# Taurus .38 Special +P 5 shot Polymer frame



## netmaker (Apr 7, 2013)

This is the first snub nose and/or .38 Special I have ever owned.
What is a *reliable and SAFE* round for home defense ? I do not want any barrel pressure ruptures.
I am ignorant about the new loads and this +P.


Bullet weight
Bullet type
Amount of powder 

This is NOT a range gun. Its a conceal carry weapon and hopefully only has to be taken out to sight in and "get the feel for".

* Does store bought or hand loaded make a difference ? ?

Thank you for any comments


----------



## Steve M1911A1 (Feb 6, 2008)

Judging by your questions, you are a new shooter.
If you're going to carry it, you had better practice enough to become accurate and effective with it. It is not enough to merely "sight in and 'get the feel for.'"

It has been my own experience that the easiest-to-shoot .38 Special loads are those with heavy bullets, fired at relatively slow speeds. You might try 158-grain-bullet loads, specifically. I suggest lead-bullet loads for practice, and best-quality hollow-point semi-jacketed or jacketed bullets for self-defense.
You need concern yourself only with the weight and type of the bullet, since there is a limit to the pressure that even a +P gun can withstand. That automatically takes care of the amount and type of powder involved.
I suggest against the use of +P loads, since this "feature" increases the painful part of recoil, while delivering insufficient improvement in effectiveness to make the pain worthwhile.

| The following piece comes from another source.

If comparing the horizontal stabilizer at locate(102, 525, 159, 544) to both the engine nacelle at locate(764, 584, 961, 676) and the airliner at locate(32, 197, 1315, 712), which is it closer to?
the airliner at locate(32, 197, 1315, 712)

Generally speaking, it is not a good idea to purchase in-bulk handloads (usually sold in paper bags, or in reused boxes) because you cannot be sure that the ammunition was properly and carefully handled by the loader. Buy "name-brand" ammunition because its manufacturer is a known source, with a well-known ability to produce high-quality products. (But avoid all Russian-made and steel-case ammunition as you would the plague.)
Do not use a friend's handloads, unless you are absolutely certain of his reloading ability and his personal sense of quality control.


----------



## kerrycork (Jan 9, 2012)

I agree with Steve M1911A1, thers no worthwhile advantage to .38 spl.+p.


----------



## paratrooper (Feb 1, 2012)

Ditto to what's been said about hand loads. 

I've shot some, but they were range ammo only. I don't make it a habit, cause I don't trust anyone other than myself, and I don't reload. So, that pretty much rules out shooting reloads.


----------



## netmaker (Apr 7, 2013)

Thank you kindly for the information.

I am not a new shooter, having been raised and drilled with firearms by a skinny little WWII Marine sargeant since age 10.
I have been a target shooter for the past 50 odd years. My weapons of choice have been the Ruger Mark II and the 9 shot .22 mag. Hi-Standard.

The .22's I have are seriouly accurate on any range. But they lack stopping power and are too bulky for conceal carry. I am a new shooter with this pistol though. It is my first pistol ever with a barrel under 5".

Handloads were mentioned by a local gunsmith. I do not know his reloading skill level, only that he has been doing this for years and has a good reputation with law enforcement personel in the community. I do appreciate what you all are saying about "hot loads".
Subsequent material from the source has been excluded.